Fairbanks April Temperatures

April is in the books, with a monthly mean temperature of 21.5°F in Fairbanks, and that's the 4th coldest since 1930.  The last few days of the month were positively springlike with the temperature reaching 54°F only 6 days after the record cold high temperature of 17°F on the 23rd.  A big turn-around is not at all unusual when there's an amplified pattern that lends itself to temperature extremes.  (But even with the big warm-up, daily mean temperatures didn't rise above normal - only the 2nd and the 4th of the month were warmer than normal.)

The long-term chart of April mean temperatures in Fairbanks is interesting:


The thing that jumps out at me here is the skewed distribution after about 1985, with most years seeing April temperatures above 30°F, but a minority being much colder.  Prior to about 1985, the distribution looks much more symmetric.

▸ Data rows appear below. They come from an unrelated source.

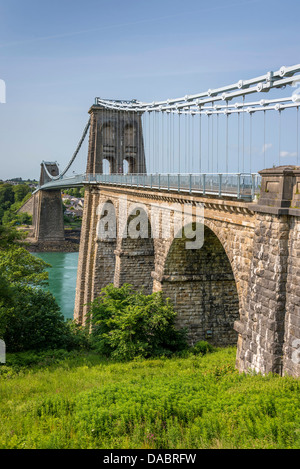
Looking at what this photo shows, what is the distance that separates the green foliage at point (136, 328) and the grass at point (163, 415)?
446 cm

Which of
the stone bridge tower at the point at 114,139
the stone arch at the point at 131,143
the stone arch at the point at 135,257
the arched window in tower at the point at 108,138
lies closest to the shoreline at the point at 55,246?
the stone arch at the point at 131,143

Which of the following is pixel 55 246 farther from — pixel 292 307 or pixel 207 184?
pixel 292 307

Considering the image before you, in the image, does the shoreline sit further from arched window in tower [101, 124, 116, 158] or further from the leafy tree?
the leafy tree

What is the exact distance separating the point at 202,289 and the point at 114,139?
15.4 meters

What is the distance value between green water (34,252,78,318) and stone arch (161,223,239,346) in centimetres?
1248

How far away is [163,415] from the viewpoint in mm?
6797

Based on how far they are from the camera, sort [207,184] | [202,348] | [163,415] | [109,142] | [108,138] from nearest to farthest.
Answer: [163,415] < [207,184] < [202,348] < [108,138] < [109,142]

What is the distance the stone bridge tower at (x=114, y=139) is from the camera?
2830 centimetres

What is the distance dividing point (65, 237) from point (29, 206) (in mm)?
18907

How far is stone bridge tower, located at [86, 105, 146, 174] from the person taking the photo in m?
28.3

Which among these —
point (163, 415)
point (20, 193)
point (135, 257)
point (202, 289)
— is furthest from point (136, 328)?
point (20, 193)

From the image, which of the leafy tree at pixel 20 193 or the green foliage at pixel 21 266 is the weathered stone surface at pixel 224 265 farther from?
the leafy tree at pixel 20 193

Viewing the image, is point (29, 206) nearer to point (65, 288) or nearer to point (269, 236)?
point (65, 288)

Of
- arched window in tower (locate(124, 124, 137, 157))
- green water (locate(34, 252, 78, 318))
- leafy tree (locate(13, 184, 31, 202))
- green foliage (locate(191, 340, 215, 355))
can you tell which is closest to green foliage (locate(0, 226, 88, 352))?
green foliage (locate(191, 340, 215, 355))
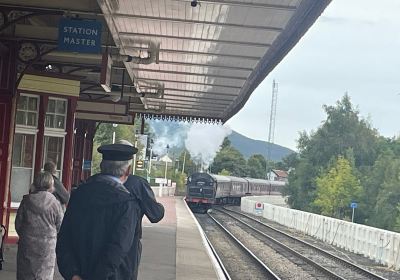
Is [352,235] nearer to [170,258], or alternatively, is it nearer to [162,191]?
[170,258]

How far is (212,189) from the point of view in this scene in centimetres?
4609

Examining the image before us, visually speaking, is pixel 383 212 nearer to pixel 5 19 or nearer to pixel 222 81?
pixel 222 81

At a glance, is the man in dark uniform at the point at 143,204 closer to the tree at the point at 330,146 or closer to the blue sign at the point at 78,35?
the blue sign at the point at 78,35

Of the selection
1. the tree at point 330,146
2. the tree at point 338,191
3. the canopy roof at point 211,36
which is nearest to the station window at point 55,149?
the canopy roof at point 211,36

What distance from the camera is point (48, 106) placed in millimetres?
13883

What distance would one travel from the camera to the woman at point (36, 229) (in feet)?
21.3

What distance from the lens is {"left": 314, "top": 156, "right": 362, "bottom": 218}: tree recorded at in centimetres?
5562

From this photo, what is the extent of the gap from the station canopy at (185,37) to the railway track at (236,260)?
421 cm

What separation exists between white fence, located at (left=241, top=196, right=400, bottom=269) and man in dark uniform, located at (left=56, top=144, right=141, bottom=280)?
52.9 ft

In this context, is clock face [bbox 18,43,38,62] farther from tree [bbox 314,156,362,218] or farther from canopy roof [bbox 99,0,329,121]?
tree [bbox 314,156,362,218]

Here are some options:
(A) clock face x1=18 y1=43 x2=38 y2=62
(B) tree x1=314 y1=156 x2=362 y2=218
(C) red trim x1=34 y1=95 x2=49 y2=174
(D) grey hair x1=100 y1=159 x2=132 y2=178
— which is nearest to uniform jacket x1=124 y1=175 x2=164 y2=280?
(D) grey hair x1=100 y1=159 x2=132 y2=178

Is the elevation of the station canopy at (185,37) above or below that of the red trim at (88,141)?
above

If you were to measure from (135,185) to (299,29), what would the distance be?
498 cm

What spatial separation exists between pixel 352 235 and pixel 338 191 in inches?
1284
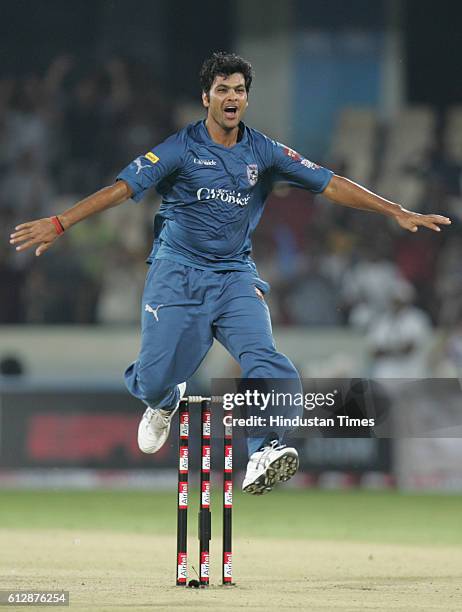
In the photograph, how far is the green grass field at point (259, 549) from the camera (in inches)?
253

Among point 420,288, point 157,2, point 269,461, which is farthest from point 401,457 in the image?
point 269,461

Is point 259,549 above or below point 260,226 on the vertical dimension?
below

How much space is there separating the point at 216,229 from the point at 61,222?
39.5 inches

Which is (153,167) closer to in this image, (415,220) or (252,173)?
(252,173)

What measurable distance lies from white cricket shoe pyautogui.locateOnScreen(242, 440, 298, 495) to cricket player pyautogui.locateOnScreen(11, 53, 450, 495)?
0.21 meters

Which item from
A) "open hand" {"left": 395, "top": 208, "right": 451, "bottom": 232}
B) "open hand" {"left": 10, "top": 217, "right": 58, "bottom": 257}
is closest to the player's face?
"open hand" {"left": 395, "top": 208, "right": 451, "bottom": 232}

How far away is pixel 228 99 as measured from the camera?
666 cm

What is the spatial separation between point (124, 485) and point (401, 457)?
3.24m

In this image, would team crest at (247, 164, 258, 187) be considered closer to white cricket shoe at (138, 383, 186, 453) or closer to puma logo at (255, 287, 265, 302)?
puma logo at (255, 287, 265, 302)

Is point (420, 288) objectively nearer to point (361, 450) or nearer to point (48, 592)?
point (361, 450)

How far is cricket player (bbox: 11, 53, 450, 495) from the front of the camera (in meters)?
6.67

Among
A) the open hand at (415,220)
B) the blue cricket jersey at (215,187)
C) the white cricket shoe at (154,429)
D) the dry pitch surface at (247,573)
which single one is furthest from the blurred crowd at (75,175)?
the open hand at (415,220)
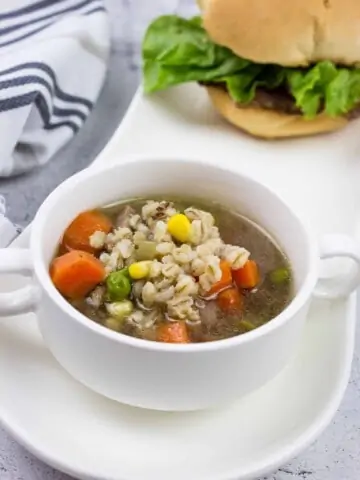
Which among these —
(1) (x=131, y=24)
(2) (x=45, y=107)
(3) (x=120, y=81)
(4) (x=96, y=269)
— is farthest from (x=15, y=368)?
(1) (x=131, y=24)

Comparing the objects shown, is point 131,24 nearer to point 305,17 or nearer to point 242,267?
point 305,17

Another striking aspect is that 8 of the 10 warmest Aprils occurred from 1983 to the present, but the 10 coldest Aprils are distributed quite evenly across the history.  Even though the climate has warmed a lot, the chance of a significantly cold April (say below 23°F, -5°C) doesn't seem to have decreased.

We can make simple estimates of the change in the mean versus the median by using linear regression in the first case and quantile regression in the second.  Here's the result:

Both trend lines have increased, but the median trend has risen nearly twice as fast as the mean trend.  It would be interesting to rearrange the data many times and see how often this difference occurs by random chance - my guess is not very often, suggesting that there's been a "real" change of climate behavior, and this isn't just a random feature of (say) normally distributed data.

What might account for this?  The only possible explanation I can think of is that it might be related to increasingly pronounced and persistent disruptions of the high-latitude circulation in connection with stratospheric polar vortex disruptions in mid/late winter; and perhaps this is being forced by pronounced warming trends in the western tropical Pacific.  We had a stratospheric vortex disruption ("sudden stratospheric warming") back in February, and I think it bears some responsibility for the April cold in Alaska; and there was also one in 2013 that seemingly had a connection.  These events don't happen every year, they are all different, and there's scientific debate over the long-term trends; but that's the only speculation I have at this point.